Es gibt aber auch die Kandidaten, die alles ganz anders machen. Drei stiegen mit einem Zitat ein, eine Redakteurin verfasste ihr Anschreiben als Erlebnisaufsatz, einer schrieb sogar aus Sicht seines Kugelschreibers. Solche Bewerbungen fallen auf.

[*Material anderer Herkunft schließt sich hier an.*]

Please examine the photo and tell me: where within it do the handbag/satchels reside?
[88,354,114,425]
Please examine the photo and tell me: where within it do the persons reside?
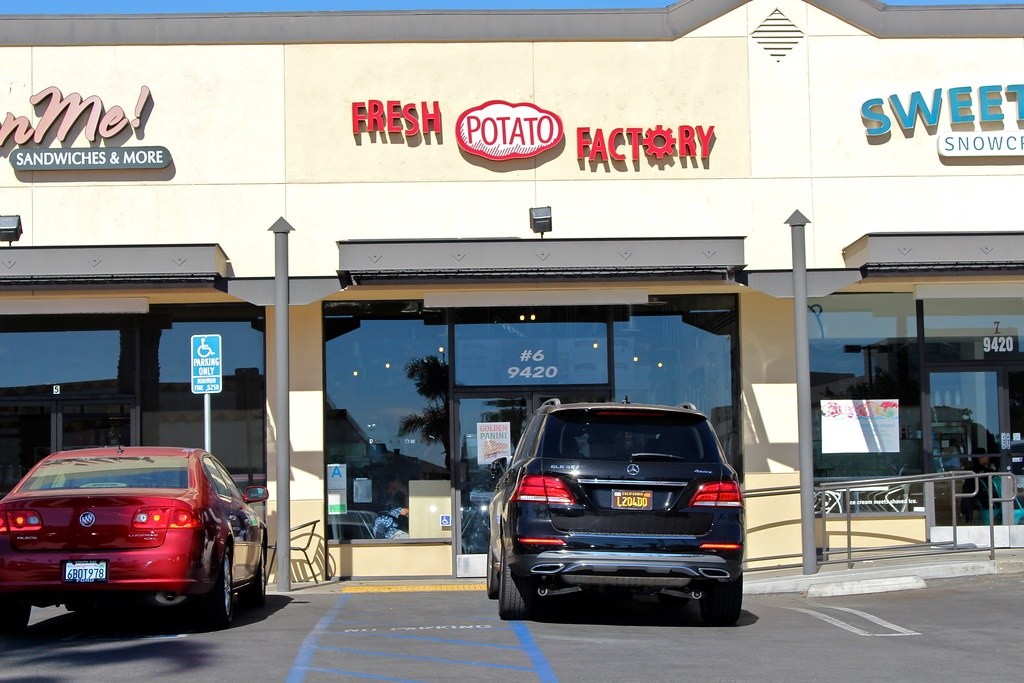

Das kann ein Vorteil sein, oder –   wenn es schlecht gemacht ist – sofort disqualifizieren.

Manchmal kommt mir vor, als wäre aufzufallen um jeden Preis die Devise, ganz nach dem Motto: „Any publicity is good publicity.“ Das gilt nicht nur für Bewerbungen, sondern auch, wenn Unternehmen kommunizieren.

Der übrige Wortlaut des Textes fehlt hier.